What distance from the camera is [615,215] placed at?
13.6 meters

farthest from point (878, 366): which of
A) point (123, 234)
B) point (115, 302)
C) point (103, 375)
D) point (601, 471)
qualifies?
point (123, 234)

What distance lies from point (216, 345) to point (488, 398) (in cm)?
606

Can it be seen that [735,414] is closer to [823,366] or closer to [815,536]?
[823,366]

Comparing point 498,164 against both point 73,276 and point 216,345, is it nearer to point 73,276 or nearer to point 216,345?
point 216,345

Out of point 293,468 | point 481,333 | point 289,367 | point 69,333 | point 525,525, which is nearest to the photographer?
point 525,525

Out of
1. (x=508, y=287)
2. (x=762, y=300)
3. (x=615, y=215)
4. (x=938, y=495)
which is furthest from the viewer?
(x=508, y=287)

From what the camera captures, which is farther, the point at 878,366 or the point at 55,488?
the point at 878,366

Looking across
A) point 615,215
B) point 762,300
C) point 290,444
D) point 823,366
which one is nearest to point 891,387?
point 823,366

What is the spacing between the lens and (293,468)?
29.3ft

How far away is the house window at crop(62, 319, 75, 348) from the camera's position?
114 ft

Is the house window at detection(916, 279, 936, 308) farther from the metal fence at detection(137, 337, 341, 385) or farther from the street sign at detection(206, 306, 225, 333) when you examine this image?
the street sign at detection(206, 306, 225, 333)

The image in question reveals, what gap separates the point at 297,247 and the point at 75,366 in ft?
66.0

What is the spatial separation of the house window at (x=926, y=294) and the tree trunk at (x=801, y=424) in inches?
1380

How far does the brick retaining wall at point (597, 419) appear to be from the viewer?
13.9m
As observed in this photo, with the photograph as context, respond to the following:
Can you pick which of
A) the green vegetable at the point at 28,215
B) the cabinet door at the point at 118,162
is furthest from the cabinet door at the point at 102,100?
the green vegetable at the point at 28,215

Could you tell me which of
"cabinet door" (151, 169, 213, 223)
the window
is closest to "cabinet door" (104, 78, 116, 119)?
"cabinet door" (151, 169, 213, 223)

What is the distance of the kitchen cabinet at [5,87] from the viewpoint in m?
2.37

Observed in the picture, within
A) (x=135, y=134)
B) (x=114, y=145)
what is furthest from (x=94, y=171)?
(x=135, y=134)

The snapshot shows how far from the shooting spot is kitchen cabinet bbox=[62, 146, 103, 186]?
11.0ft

◆ ◆ ◆ ◆ ◆

### REQUIRED TASK
Send back exactly the lines from the line with "Out of point" through the end of the records.

### REPLY TO THE EXERCISE
Out of point 293,468 | point 481,333 | point 289,367 | point 69,333 | point 525,525, which is nearest to the photographer?
point 525,525

Out of
1. (x=508, y=287)
2. (x=762, y=300)
3. (x=615, y=215)
4. (x=938, y=495)
which is furthest from the viewer?
(x=508, y=287)

From what the camera captures, which is farther, the point at 878,366 or the point at 55,488?
the point at 878,366

Looking across
A) point 615,215
B) point 762,300
C) point 290,444
D) point 823,366
which one is nearest to point 891,387?
point 823,366

What is the spacing between the lens and (293,468)?
29.3ft

How far away is the house window at crop(62, 319, 75, 348) from the camera's position?
114 ft

Is the house window at detection(916, 279, 936, 308) farther from the metal fence at detection(137, 337, 341, 385) or farther from the street sign at detection(206, 306, 225, 333) when you examine this image?
the street sign at detection(206, 306, 225, 333)

The image in question reveals, what gap separates the point at 297,247 and the point at 75,366 in ft?
66.0

What is the spatial separation of the house window at (x=926, y=294) and the tree trunk at (x=801, y=424) in inches?
1380

How far does the brick retaining wall at point (597, 419) appear to be from the viewer?
13.9m
As observed in this photo, with the photograph as context, respond to the following:
Can you pick which of
A) the green vegetable at the point at 28,215
B) the cabinet door at the point at 118,162
is furthest from the cabinet door at the point at 102,100?
the green vegetable at the point at 28,215

Could you tell me which of
"cabinet door" (151, 169, 213, 223)
the window
is closest to "cabinet door" (104, 78, 116, 119)?
"cabinet door" (151, 169, 213, 223)

What is the distance of the kitchen cabinet at [5,87] from the viewpoint in m?
2.37

Observed in the picture, within
A) (x=135, y=134)
B) (x=114, y=145)
what is furthest from (x=94, y=171)?
(x=135, y=134)

The snapshot shows how far from the shooting spot is kitchen cabinet bbox=[62, 146, 103, 186]?
11.0ft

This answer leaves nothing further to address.